Passage shown:
Blocks are a collection of pages and are measured in tens or hundreds of kilobytes. 128 individual 4 KiB pages may make up a single 512 KiB block. The only action that can be taken on an individual block is erasure. This will erase all pages that it contains. Any data in any of those pages that needs to be preserved must be moved to another block that has some erased pages already. This is done by the flash controller transparently. If you have very few free blocks, the controller may need to move some data around in order to write anything, which slows down writes continuously.

This poses a problem: In order to most effectively optimize writes, the SSD needs to know which sectors the filesystem no longer needs. However, block storage devices don't even have a concept of filesystems. They can't distinguish between a sector that is no longer allocated to any file but still contains leftover data and a sector that is still part of a file and must be preserved. Because making SSDs aware of filesystems would be a Sisyphean task, it's better to simply tell the SSD which sectors the filesystem no longer needs. Modern SSDs support this via TRIM.

To-do item A:
Reproduce the entire passage on SSD blocks and TRIM word for word.
The passage above bears no relation to the records that follow.

Extracted data entries:
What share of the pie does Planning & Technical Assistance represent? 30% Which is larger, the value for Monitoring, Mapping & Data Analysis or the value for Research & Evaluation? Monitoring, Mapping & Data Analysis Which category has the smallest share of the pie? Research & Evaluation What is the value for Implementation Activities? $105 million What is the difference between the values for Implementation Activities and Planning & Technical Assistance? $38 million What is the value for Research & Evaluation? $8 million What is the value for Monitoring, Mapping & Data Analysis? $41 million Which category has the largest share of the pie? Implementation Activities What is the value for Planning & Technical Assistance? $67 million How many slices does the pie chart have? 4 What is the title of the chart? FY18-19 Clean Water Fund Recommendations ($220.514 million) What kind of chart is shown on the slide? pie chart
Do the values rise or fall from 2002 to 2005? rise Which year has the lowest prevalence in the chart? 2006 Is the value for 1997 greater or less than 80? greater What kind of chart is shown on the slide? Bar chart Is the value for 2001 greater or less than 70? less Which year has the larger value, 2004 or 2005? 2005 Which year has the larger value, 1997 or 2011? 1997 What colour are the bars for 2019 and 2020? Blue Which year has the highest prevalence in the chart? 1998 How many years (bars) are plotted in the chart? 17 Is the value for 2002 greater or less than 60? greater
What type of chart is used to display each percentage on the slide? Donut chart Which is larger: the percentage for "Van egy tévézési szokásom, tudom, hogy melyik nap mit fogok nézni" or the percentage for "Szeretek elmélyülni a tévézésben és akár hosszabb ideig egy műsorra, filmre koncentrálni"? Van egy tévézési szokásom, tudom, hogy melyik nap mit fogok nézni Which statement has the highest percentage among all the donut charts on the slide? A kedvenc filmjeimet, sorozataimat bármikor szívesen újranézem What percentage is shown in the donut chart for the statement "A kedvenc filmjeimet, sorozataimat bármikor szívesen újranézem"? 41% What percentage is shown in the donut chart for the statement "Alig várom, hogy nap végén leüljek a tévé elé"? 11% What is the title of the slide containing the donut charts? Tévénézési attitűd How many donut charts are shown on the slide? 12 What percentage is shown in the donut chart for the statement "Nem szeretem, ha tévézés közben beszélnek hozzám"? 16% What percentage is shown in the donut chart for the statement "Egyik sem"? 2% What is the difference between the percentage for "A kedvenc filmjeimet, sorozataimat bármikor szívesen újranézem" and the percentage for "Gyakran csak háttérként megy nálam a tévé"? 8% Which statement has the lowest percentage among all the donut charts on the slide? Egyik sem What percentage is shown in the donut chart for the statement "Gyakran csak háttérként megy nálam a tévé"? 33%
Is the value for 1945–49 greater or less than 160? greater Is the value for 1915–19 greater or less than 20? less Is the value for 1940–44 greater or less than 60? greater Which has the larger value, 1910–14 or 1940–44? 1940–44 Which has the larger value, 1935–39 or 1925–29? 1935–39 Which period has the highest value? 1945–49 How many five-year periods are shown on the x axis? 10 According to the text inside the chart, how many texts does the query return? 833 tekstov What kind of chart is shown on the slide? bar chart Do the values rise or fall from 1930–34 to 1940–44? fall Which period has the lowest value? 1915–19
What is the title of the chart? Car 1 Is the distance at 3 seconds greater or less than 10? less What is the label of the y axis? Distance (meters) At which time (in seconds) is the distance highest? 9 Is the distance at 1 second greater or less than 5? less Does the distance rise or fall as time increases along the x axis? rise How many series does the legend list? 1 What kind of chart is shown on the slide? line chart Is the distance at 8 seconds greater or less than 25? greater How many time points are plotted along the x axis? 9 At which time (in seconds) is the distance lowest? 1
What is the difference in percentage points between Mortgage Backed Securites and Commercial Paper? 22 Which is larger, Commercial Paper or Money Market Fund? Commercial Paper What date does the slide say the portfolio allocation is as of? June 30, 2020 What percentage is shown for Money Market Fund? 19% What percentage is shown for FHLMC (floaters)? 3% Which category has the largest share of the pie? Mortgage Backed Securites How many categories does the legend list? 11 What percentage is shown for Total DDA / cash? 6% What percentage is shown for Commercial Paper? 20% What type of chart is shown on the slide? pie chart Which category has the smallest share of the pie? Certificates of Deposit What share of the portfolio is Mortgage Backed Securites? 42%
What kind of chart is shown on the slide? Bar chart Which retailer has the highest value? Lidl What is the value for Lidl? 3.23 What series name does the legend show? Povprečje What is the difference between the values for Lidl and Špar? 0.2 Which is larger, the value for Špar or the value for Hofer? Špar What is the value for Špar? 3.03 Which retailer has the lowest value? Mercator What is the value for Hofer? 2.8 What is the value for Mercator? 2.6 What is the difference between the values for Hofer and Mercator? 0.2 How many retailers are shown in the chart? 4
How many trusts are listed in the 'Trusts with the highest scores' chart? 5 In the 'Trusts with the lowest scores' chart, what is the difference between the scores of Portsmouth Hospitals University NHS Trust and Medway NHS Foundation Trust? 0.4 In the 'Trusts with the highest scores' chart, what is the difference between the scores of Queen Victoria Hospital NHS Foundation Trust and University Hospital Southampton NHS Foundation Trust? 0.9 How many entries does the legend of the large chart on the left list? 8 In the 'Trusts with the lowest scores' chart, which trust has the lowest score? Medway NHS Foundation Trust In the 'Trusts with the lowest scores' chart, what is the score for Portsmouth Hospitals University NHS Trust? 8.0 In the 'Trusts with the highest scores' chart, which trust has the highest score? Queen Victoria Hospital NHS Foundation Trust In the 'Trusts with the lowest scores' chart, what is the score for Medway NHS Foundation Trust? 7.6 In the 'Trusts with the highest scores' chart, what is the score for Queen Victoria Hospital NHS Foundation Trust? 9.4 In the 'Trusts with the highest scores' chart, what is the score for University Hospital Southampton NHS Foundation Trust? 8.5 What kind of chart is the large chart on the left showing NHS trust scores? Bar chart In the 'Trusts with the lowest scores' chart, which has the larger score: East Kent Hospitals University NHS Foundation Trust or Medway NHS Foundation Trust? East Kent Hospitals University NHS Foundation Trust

To-do item B:
In the records, switch "share" to "portion" in the lines from the first line of the records through the line containing "Do the values rise or fall from 2002", and provide only those lines, otherwise unchanged.

Expected output A:
Blocks are a collection of pages and are measured in tens or hundreds of kilobytes. 128 individual 4 KiB pages may make up a single 512 KiB block. The only action that can be taken on an individual block is erasure. This will erase all pages that it contains. Any data in any of those pages that needs to be preserved must be moved to another block that has some erased pages already. This is done by the flash controller transparently. If you have very few free blocks, the controller may need to move some data around in order to write anything, which slows down writes continuously.

This poses a problem: In order to most effectively optimize writes, the SSD needs to know which sectors the filesystem no longer needs. However, block storage devices don't even have a concept of filesystems. They can't distinguish between a sector that is no longer allocated to any file but still contains leftover data and a sector that is still part of a file and must be preserved. Because making SSDs aware of filesystems would be a Sisyphean task, it's better to simply tell the SSD which sectors the filesystem no longer needs. Modern SSDs support this via TRIM.

Expected output B:
What portion of the pie does Planning & Technical Assistance represent? 30% Which is larger, the value for Monitoring, Mapping & Data Analysis or the value for Research & Evaluation? Monitoring, Mapping & Data Analysis Which category has the smallest portion of the pie? Research & Evaluation What is the value for Implementation Activities? $105 million What is the difference between the values for Implementation Activities and Planning & Technical Assistance? $38 million What is the value for Research & Evaluation? $8 million What is the value for Monitoring, Mapping & Data Analysis? $41 million Which category has the largest portion of the pie? Implementation Activities What is the value for Planning & Technical Assistance? $67 million How many slices does the pie chart have? 4 What is the title of the chart? FY18-19 Clean Water Fund Recommendations ($220.514 million) What kind of chart is shown on the slide? pie chart
Do the values rise or fall from 2002 to 2005? rise Which year has the lowest prevalence in the chart? 2006 Is the value for 1997 greater or less than 80? greater What kind of chart is shown on the slide? Bar chart Is the value for 2001 greater or less than 70? less Which year has the larger value, 2004 or 2005? 2005 Which year has the larger value, 1997 or 2011? 1997 What colour are the bars for 2019 and 2020? Blue Which year has the highest prevalence in the chart? 1998 How many years (bars) are plotted in the chart? 17 Is the value for 2002 greater or less than 60? greater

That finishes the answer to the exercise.